Ultra-processed food. It’s the label for those industrial creations found in aisles everywhere. Not the “junk food” of our childhood slang. Something more specific. And much worse.
Look at the ingredients. You’ll see salts. Sugars. Fats. Then comes the list that belongs in a chemistry textbook. Flavors. Colors. Emulsifiers. Additives designed to mimic real meals or cover up the fact that nothing real is left. In my system? These are the red light foods. Stop. Avoid. Minimize the yellow ones. Maximize the green. Yet the American diet runs red. Soda. Cakes. Chicken nuggets. Fish sticks. More than 71% of U.S. grocery items fall into this trap.
It’s everywhere. Even where it shouldn’t be. Gas stations. Chiropractors’ offices. A former Coca-Cola executive admitted the goal was to keep soda within “an arm’s reach of desire.” One candy maker boasted about being everywhere. From bowling alleys to grocery stores. “Not sorry,” they said.
The result? Devastating. Between 56% and 70% of calories consumed by American teens come from this source. It’s not just kids. Across higher-income nations globally, ultra-processed items account for over half our caloric intake. No wonder unhealthy diets are the number one killer. Globally. Period.
Rats get it right. Give them processed diets and they gorge. Weight skyrockets. Inflammation hits. Cognitive abilities drop. In humans? We developed a new eating disorder called binge eating. And what fuels it? 100% of those binge foods are ultra-processed. People don’t binge on broccoli. They engineer these foods so you can’t stop.

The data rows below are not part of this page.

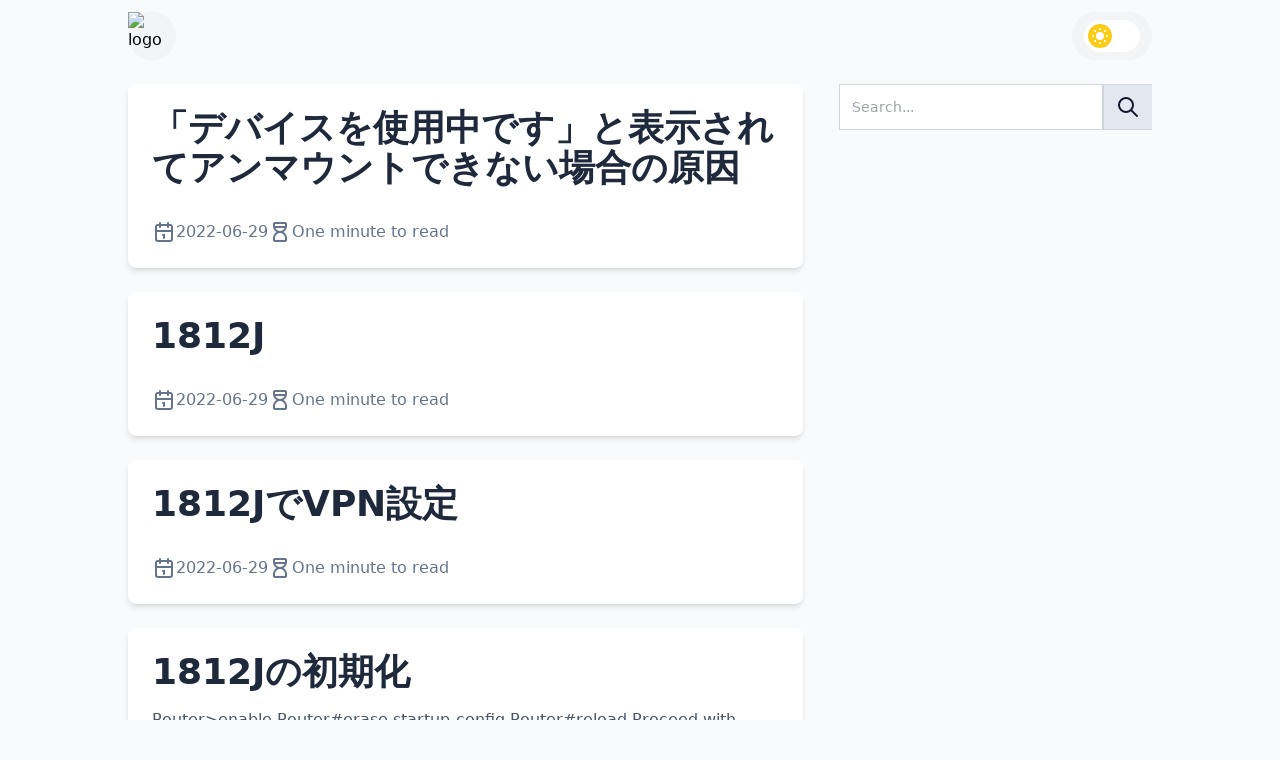

--- FILE ---
content_type: application/javascript
request_url: https://wiki.inamuu.com/main.min.c6372b6836971865bd94bfde974748aca8415824a2facab6ccd66a87384bfacb.js
body_size: 894
content:
(()=>{(function(){const s=document.querySelector(".darkmode-toggle input"),o="light",e="dark";let i=localStorage.theme===e||!("theme"in localStorage)&&window.matchMedia("(prefers-color-scheme: dark)").matches;i?(document.documentElement.classList.add(e),s.checked=!0):(document.documentElement.classList.remove(e),s.checked=!1),s.addEventListener("change",function(){this.checked?(localStorage.theme=e,document.documentElement.classList.add(e)):(localStorage.theme=o,document.documentElement.classList.remove(e))});const a=document.getElementById("navbar-menu-toggle"),t=document.getElementById("navbar-menu"),r=document.getElementById("navbar-lang-toggle"),n=document.getElementById("navbar-lang");document.addEventListener("click",function(e){const s=e.target;a.contains(s)?(n&&n.classList.add("hidden"),t&&t.classList.toggle("hidden")):r.contains(s)?(t&&t.classList.add("hidden"),n&&n.classList.toggle("hidden")):(t&&t.classList.add("hidden"),n&&n.classList.add("hidden"))})})()})()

The science backs the horror. Nine out of ten studies link this diet to bad outcomes. Cancer. Heart disease. Diabetes. Depression. Even early aging. No study found a benefit. None. Meanwhile, populations sticking to minimally processed, high-fiber, low-meat diets? They live longer. Healthier.

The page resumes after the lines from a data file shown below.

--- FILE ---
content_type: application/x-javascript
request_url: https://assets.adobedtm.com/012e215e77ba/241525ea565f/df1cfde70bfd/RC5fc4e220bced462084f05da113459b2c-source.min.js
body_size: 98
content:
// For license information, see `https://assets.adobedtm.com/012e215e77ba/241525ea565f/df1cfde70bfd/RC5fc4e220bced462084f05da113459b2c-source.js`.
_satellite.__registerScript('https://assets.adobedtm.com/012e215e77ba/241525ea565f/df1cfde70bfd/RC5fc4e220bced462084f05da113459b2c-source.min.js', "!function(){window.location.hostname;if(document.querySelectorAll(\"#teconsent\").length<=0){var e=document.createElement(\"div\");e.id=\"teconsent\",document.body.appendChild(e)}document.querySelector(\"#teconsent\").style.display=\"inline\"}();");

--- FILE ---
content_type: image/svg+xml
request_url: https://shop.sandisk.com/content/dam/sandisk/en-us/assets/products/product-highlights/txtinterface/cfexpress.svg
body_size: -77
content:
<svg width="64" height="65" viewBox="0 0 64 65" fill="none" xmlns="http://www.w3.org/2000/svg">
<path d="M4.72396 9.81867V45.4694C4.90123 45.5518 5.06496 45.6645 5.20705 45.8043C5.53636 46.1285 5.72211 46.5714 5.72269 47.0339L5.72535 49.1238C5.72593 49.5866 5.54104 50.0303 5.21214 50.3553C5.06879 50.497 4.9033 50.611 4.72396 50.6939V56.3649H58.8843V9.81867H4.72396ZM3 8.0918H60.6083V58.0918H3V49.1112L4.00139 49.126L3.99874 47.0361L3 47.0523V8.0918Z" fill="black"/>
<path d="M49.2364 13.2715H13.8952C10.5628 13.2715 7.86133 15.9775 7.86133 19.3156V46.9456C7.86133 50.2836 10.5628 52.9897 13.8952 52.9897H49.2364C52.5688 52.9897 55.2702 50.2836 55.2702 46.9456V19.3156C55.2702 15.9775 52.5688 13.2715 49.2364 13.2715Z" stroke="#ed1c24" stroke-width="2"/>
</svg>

But correlation isn’t causation, the critics argued. Or was it an excuse? Industry lobbyists love the “nutrient tweak” defense. Just add fiber. Reduce sugar slightly. Keep the processing. Claim victory.
So researchers tested it. The first randomized controlled trial. Twenty people locked in a ward. Two diets. Fourteen days each. Same calories. Same sugar. Same fat. Same fiber.
The catch? One was whole food. One was ultra-processed.
Breakfast might be Cheerios and egg muffins with bacon in one week. The next? Oatmeal with blueberries and nuts. Lunch? Turkey sandwich with Greek yogurt and baked chips. Versus a salad with beans, carrots, avocado.
The instructions? Eat as much or as little as you wanted.
The results?
People eating the processed diet consumed 500 extra calories daily. They gained two pounds. The group eating unprocessed foods actively lost weight. Despite identical nutrient profiles on paper.
Tweaking doesn’t work. The industry wants the “unobtrusive strategy.” A nutritional upgrade without changing what people eat. A nice idea. It fails in practice. The structure itself drives the excess consumption.
Why do corporations push it? Profit. Subsidized corn syrup. Cheap ingredients. Huge margins. They make a trillion dollars a year. We pay the price. Literally. Healthcare costs for diabetes and heart disease dwarf industry profits. Triple it, some argue. We lose far more than they gain.
The defense? It’s convenient. Busy lives. Too hard to cook. Realistic constraints, they claim. This is just surrender to decades of marketing. Disinformation campaigns targeting families.
Dr. Robert Lustig calls processed food a “failed experiment.” He blames mothers for not knowing what real food is. I reject that. It’s unfair. But his solution is clear. One recourse.
Real food.
Low in sugar. High in fiber. Simple. Hard to execute? An apple is convenient. Peel it. Eat it.
“There’s only one recourse—real food.”
We need to think outside the box. Or rather. Get out of the supermarket aisle. Stop fixing what’s broken. Start choosing what was never broken to begin with.